◆ **Set problem 1**:
Reproduce the part of the forum thread on shooting a gun out of someone's hand between "You're dealing with" and "is like that.", inclusive.
◆ **Set problem 2**:
Pick up the forum thread on shooting a gun out of someone's hand right after its final sentence and keep it going.

◆ **Extract**:
>>>>
You're dealing with split second decisions that occur in a combat zone.  Do you know that even shooting a weapon out of someones hand is difficult even for the best?  You seem to think Hollywood is reality when in fact it's far from it.  
I'm considered very good with a handgun, I shoot an average of 260 out of 300 which means there are days I'm shooting really good and days I'm shooting terrible, there are even days where I'm shoot both very good and very bad in the same day.  Everyone is like that.  
The idea in war is to neutralize any threat as fast as possible, In almost every case it means killing the opponent, that's true in any life and death struggle.


----------



## WinterBorn

sealybobo said:


> Just saw american sniper. Why didn't he shoot the gun out of the kids hand? Or shoot near before the kid picked it up?



Neither of those options would have removed the threat.  It might have temporarily lowered it, but in the long run it would have increased it.


----------



## strollingbones

one sniper i saw on tv made a good point ...no one counts the lives you save


----------



## HereWeGoAgain

prison/con.net said:


> and you NEVER leave your home, right? I've been attacked, or nearly attacked, several times, and only once was it in my home. Statistically, you are 4x more likelly to be attacked when not at home, guys. Even at home, you don't carry a shotgun from room to room, nor answer the door with it  If you did, the neighbors, mail man, etc, would notice and you'd get locked- up as being the nut that you WOULD be.  Most of the time, you never even have to fire, and misses have changed a lot of minds, too. I've been attacked, or nearly attacked, by dogs even more often than by men.   It's many times more likely, even in your home, that you won't get to a longarm (in time) than the case of the pocket pistol not being "enough gun".
<<<<
◆ **Information shown**:
>>>>
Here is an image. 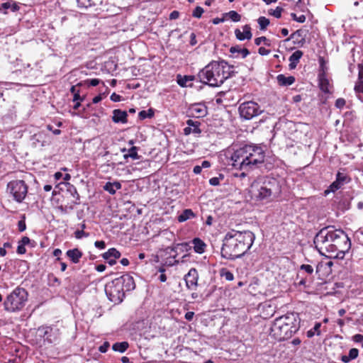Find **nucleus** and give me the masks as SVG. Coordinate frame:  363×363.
<<<<
◆ **Task output 1**:
You're dealing with split second decisions that occur in a combat zone.  Do you know that even shooting a weapon out of someones hand is difficult even for the best?  You seem to think Hollywood is reality when in fact it's far from it.  
I'm considered very good with a handgun, I shoot an average of 260 out of 300 which means there are days I'm shooting really good and days I'm shooting terrible, there are even days where I'm shoot both very good and very bad in the same day.  Everyone is like that.

◆ **Task output 2**:
  I used always keep an 870 shorty by the door during the day and I stopped a home invasion with it.
  Since I moved to a gated community I no longer do that but I will go to the door with the .45 in a kidney carry if someone knocks and I'm not expecting visitors.


----------



## HereWeGoAgain

strollingbones said:


> or a .22 rifle with hollow points ....my dogs pretty much alert me to anyone coming near the house



 You should really consider getting something with a little more stopping power. Even if it's just a .22 mag.


----------



## pismoe

.22 is better than nothing but certainly not a man STOPPER .


----------



## HereWeGoAgain

pismoe said:


> .22 is better than nothing but certainly not a man STOPPER .



  Biggest problem is shot placement. Can't miss by much with a .22
   Hell I consider a 9mm to be under powered.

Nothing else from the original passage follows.